個案報告:輸尿管金屬支架阻塞感染導致腎臟破裂以及支架跑位
蔡宏偉1 、許炯明 1
1台灣基督長老教會馬偕醫療財團法人馬偕紀念醫院泌尿科
Obstructive metallic stent with infection causing renal rupture and stent migration: a case report
Hung Wei Tsai1、Chiung Ming Hsu 1
1Department of Urology, MacKay Memorial Hospital, Taipei, Taiwan
Introduction:
In adults, intermittent abdominal or flank pain, at times associated with nausea or vomiting, is a frequent presenting symptom. Hematuria, either spontaneous or associated with otherwise relatively minor trauma, may also be an initial symptom of obstruction of upper urinary tract. Management must be made if severe symptoms or infection presented.
Case description:
This 61-year-old male with history of left upper ureteral stricture s/p Laser endoscopic ureterotomy + Metallic stent placement in 2024/06. This time, he visited ER presented with high fever and left flank pain for one day.

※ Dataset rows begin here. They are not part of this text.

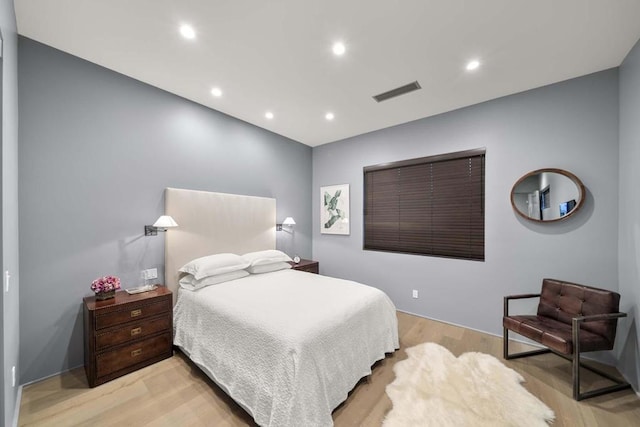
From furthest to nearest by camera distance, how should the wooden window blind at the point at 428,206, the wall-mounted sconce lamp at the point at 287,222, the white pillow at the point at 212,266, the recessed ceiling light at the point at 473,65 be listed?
the wall-mounted sconce lamp at the point at 287,222, the wooden window blind at the point at 428,206, the white pillow at the point at 212,266, the recessed ceiling light at the point at 473,65

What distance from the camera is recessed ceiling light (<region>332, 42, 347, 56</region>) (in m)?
2.04

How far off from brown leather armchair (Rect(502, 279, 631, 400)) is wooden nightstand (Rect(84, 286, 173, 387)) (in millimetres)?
3413

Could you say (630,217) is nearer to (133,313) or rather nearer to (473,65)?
(473,65)

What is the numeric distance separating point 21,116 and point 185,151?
1275 millimetres

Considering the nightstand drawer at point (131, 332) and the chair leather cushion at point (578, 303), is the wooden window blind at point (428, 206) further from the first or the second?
the nightstand drawer at point (131, 332)

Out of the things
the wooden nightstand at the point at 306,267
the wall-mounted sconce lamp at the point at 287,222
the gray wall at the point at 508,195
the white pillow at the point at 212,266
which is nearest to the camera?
the gray wall at the point at 508,195

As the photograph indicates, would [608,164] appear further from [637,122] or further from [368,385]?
[368,385]

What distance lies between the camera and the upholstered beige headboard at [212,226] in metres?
2.75

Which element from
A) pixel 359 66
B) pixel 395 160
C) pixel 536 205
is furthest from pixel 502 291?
pixel 359 66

Lab data showed WBC:11200 /uL, CRP:12 mg/dL and Creatinine: 1.0mg/dL. KUB reported left renal stones and metallic left ureteral stent encrustation in upper end. Abdominal CT was arranged for further evaluation and revealed Left hydronephrosis and hydroureter + A metallic stent in left ureter with encrustation in proximal tip. And we consulted Radiologist for Left PCN insertion on the next day. However, pre-renal hematoma and renal rupture was noted during pre-PCN CT evaluation. Left PCN insertion was postponed, so the patient was admitted to ordinary ward and continuous antibiotic treatment for one week. Unfortunately, his fever did not subside, and URS + DJ insertion was arranged. Left URS revealed very turbid and bloody urine coming from left kidney. About 500ml urine was drained under URS. A DJ stent was placed. Metallic stent cloud not be seen due to poor visual field intra-operatively. Surprisingly, post-operative KUB found an upper migrated metallic stent in left upper ureter with stone encrustation migrated into left renal pelvis and calyx. His condition was getting better and was discharged five days after DJ placement. Left nephrectomy was discussed with the patient and may be arranged in coming month.
Discussion and Summary:
Expandable metallic mesh stents that allow tissue ingrowth have proven to have problems with encrustation, hyperplastic reactions, and tumor ingrowth [1]. Recently, systematic reviews of the literature confer that metallic stents are a viable alternative for both malignant and benign ureteral obstruction with a mean success rate of 72.5% and a low migration rate (1%) [2][3]. For ureteral stricture disease, treatments such as Ureteral stent placement, Balloon dilatation, Endoureterotomy or Reconstructive repair may all be considered for any circumstances.